#### Aufgabenstellung
[a] Prüfe, ob die folgenden Aussagen mit dem Text über Alfred Schmela übereinstimmen, und beantworte jede mit Ja oder Nein samt den entscheidenden Worten des Textes als wörtlichem Zitat.
(i) Schmela behielt das 1963 in New York entdeckte Bild von Roy Lichtenstein für seine eigene Sammlung.
(ii) Schmela war 1967 an der Gründung des Kölner Kunstmarkts beteiligt.
(iii) Joseph Beuys trug 1965 bei seiner Aktion im Schaufenster einen Hut.
[b] Wo erfanden Heinz Mack und Otto Piene laut dem Text über Alfred Schmela die Gruppe Zero?

#### Vorgegebener Text
/---
Das Private und das Öffentliche gingen ineinander über: In der Ausstellung sind zahlreiche Schnappschüsse und Dokumente zu entdecken. Der Mann mit dem Bart ist Alfred Schmela.
Auch Heinz Mack und Otto Piene, die in einer Kneipe an der Hunsrückenstraße die Gruppe Zero erfanden und die längst mitsamt ihrem Kumpel Günther Uecker im Olymp der Moderne thronen, gehörten Ende der 1950er-Jahre keineswegs zum kulturellen Establishment. „Das waren junge Leute“, bemerkt Susanne Gaensheimer. Große Geschäfte machte Schmela in den Anfangsjahren sicher nicht. Aber er blieb mit rheinischer Kontaktfreude bei der Sache. „Dat Bild ist jut“, so wird er gern zitiert. Die Show war auch gut – oder zumindest aufregend. Viele wissen noch, wie Joseph Beuys 1965 bei Schmela im Schaufenster saß, ohne Hut, den Kopf mit Blattgold bedeckt, und zeigte, „Wie man dem toten Hasen die Bilder erklärt“.
Der Galerist war kein Sammler
Dass solche Aktionen ihren Platz in der Kunstgeschichte haben würden, konnte man noch gar nicht wissen. Schmela hatte einfach einen untrüglichen Instinkt. Und er präsentierte nicht nur die Düsseldorfer, die später weltberühmt wurden. Er holte auch die amerikanische Avantgarde an den Rhein. Bei einer New-York-Reise des Kunstvereins 1963 entdeckte er bei Castelli ein Pop-Art-Bild von Roy Lichtenstein, spannte es ab, rollte es zusammen, nahm es im Flugzeug mit nach Hause und verkaufte es an die rheinische Sammlerin Fänn Schniewind. Schmela selbst hortete keine Kunst, er setzte sie in die Welt. 1967 gehörte er zu den Gründern des Kölner Kunstmarkts, der später zur Art Cologne wurde. Ein Jahr später schied er allerdings schon wieder aus. Er wollte keine Vereinsarbeit, er wollte frei sein.
\---
#### Quellenangaben
/---
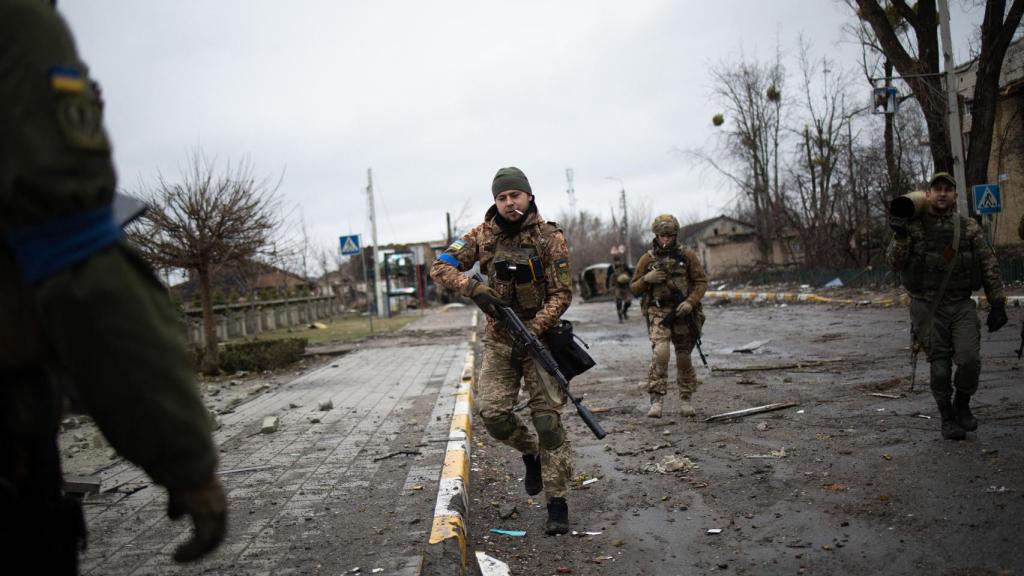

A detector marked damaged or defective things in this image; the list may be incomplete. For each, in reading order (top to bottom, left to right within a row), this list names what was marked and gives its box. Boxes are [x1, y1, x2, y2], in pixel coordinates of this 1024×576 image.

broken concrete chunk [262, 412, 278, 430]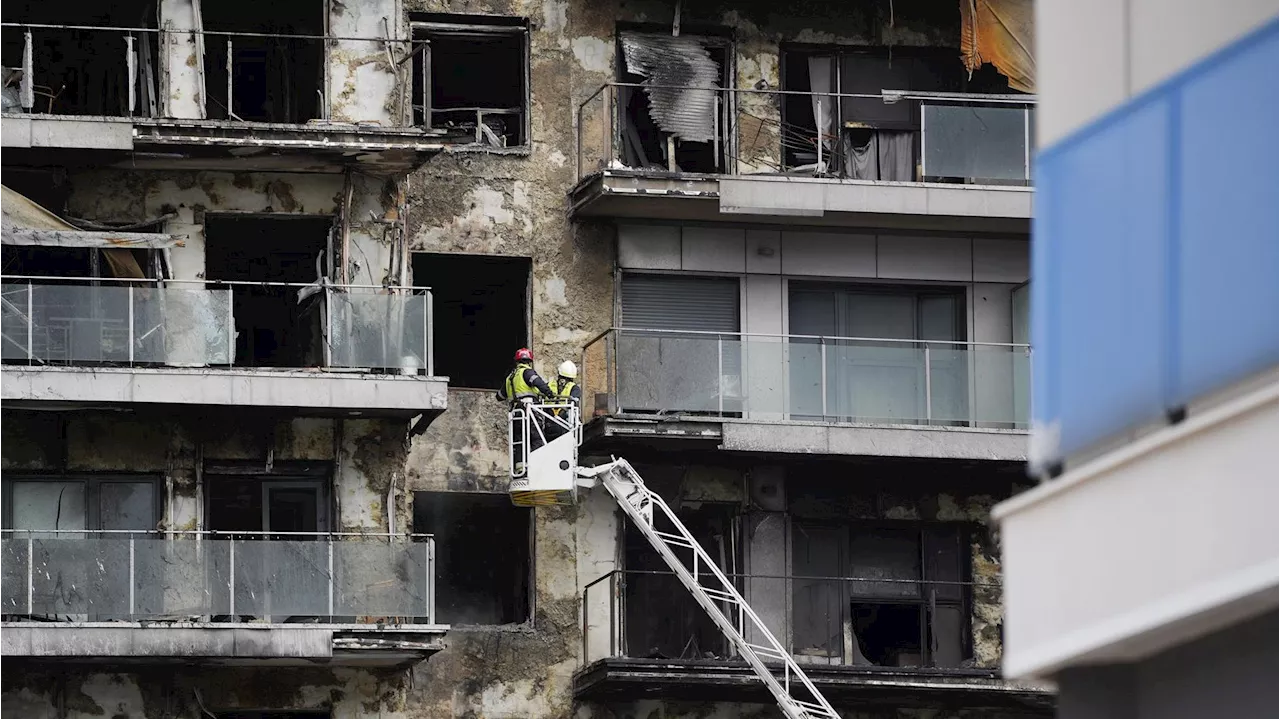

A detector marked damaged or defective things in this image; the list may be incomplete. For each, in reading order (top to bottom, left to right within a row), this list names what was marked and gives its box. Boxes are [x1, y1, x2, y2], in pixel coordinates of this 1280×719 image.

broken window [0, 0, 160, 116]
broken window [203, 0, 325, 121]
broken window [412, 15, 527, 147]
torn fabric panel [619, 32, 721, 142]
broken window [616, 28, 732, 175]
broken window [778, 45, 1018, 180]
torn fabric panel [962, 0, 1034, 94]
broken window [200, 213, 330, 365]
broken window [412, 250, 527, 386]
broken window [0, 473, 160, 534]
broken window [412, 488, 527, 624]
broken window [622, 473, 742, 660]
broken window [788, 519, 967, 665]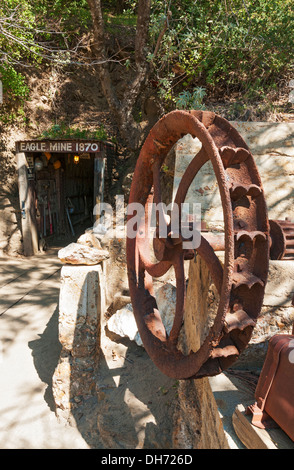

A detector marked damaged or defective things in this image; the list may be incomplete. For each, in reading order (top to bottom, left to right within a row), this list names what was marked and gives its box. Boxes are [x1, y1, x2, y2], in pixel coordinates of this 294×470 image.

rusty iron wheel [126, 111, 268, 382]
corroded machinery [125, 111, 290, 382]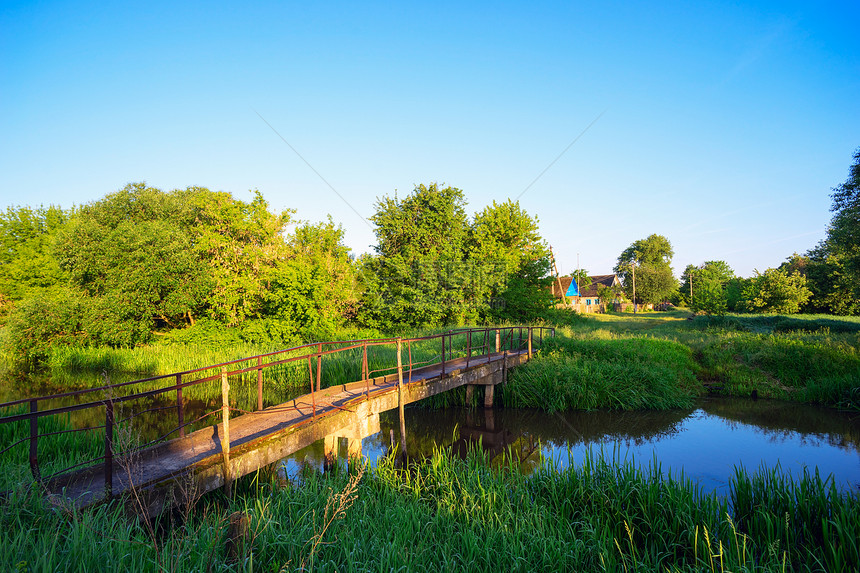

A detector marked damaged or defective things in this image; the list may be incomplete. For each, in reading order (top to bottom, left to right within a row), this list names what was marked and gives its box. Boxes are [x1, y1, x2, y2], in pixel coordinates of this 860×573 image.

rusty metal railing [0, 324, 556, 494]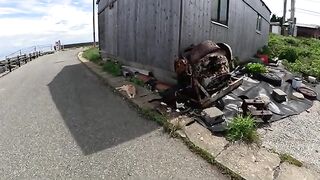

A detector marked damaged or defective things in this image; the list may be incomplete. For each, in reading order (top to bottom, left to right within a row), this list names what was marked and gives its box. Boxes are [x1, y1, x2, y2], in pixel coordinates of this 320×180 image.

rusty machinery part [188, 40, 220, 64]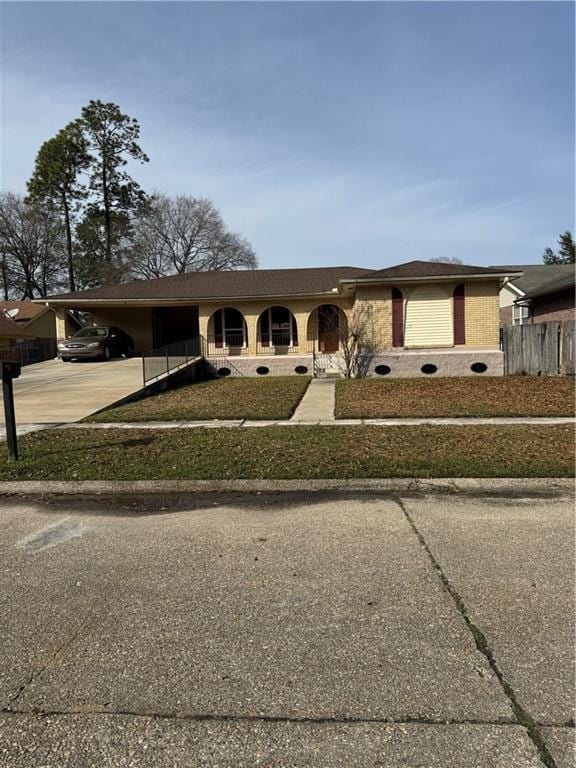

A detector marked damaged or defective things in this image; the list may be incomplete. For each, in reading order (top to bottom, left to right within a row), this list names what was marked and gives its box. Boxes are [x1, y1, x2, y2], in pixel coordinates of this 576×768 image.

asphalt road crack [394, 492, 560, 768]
\---
#### Nummerierte Antworten
[a]
(i) Nein: „verkaufte es an die rheinische Sammlerin Fänn Schniewind“
(ii) Ja: „1967 gehörte er zu den Gründern des Kölner Kunstmarkts“
(iii) Nein: „ohne Hut, den Kopf mit Blattgold bedeckt“

[b] In einer Kneipe an der Hunsrückenstraße.